The Information Commissioner's Office (ICO) has fined ride-hailing app Uber £385,000 following a 2016 data breach that exposed the personal details of millions of customers in the UK.
More than 2.7 million users in the UK, along with 82,000 drivers, were affected by the incident, which saw hackers gain access to databases containing information such as full names, email addresses, phone numbers and records of journeys taken.
The ICO said this was the result of "a series of avoidable data security flaws" and had the potential to expose the victims to an increased risk of fraud.
Its investigation revealed that the hackers gained access to Uber's database through a process called credential stuffing. This involves injecting already-compromised username and password combinations into websites until they are matched with an existing account.
Uber was also criticised by the regulator for its response to the breach. Instead of notifying the individuals affected, the company paid the hackers $100,000 (£78,200) to destroy the stolen data and failed to inform users about the breach for more than a year.
Director of investigations at the ICO Steve Eckersley said: "This was not only a serious failure of data security on Uber's part, but a complete disregard for the customers and drivers whose personal information was stolen. At the time, no steps were taken to inform anyone affected by the breach, or to offer help and support. That left them vulnerable."
Mr Eckersley noted that although under the previous laws that were in force at the time of the breach, Uber had no legal obligation to report data breaches, its actions were "not … an appropriate response" to the attack.

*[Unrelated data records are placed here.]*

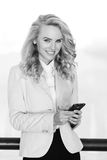 Black and white portrait of smiling woman using mobile phone. Black and white portrait of beautiful smiling woman with wavy hair using mobile phone. Model Stock Images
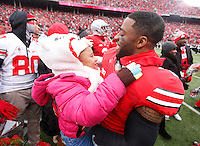 Ohio State Buckeyes player Jordan Hall gets a hug from Halle Fields, 4, the younger sister of teammate Chris Fields, as nineteen seniors were recognized before Saturday's NCAA Division I football game against Indiana at Ohio Stadium in Columbus on November 23, 2013. (Barbara J. Perenic/The Columbus Dispatch)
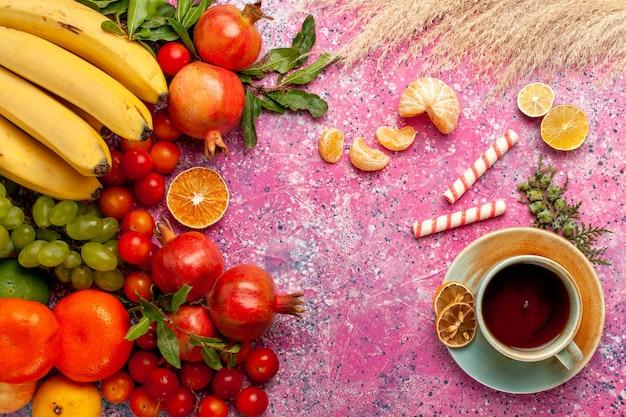 Vista superior da composição de frutas frescas com uma xícara de chá na superfície rosa claro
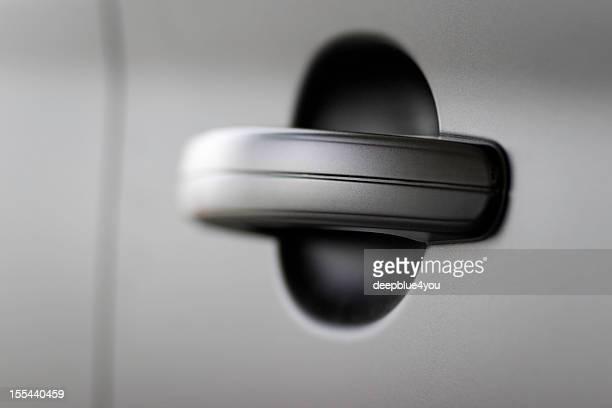 Black car doorhandle close up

The outcome may have been very different had the incident taken place after May this year, when the new GDPR rules came into force. As well as adding a requirement for firms to report data breaches within 48 hours of discovery, the rules also greatly increase the potential fines for incidents found to have been avoidable.
Chun Wong, partner at law firm Hodge Jones and Allen, told the Daily Telegraph: "Uber will consider themselves fortunate that higher fines brought in in May this year were not in force. The fine of £385,000 seems a small price to pay and will be of little comfort to those affected."
However, despite this, Uber has still paid a heavy price for the incident in the US, where it has already agreed to a £148 million payment to settle federal charges brought over the breach.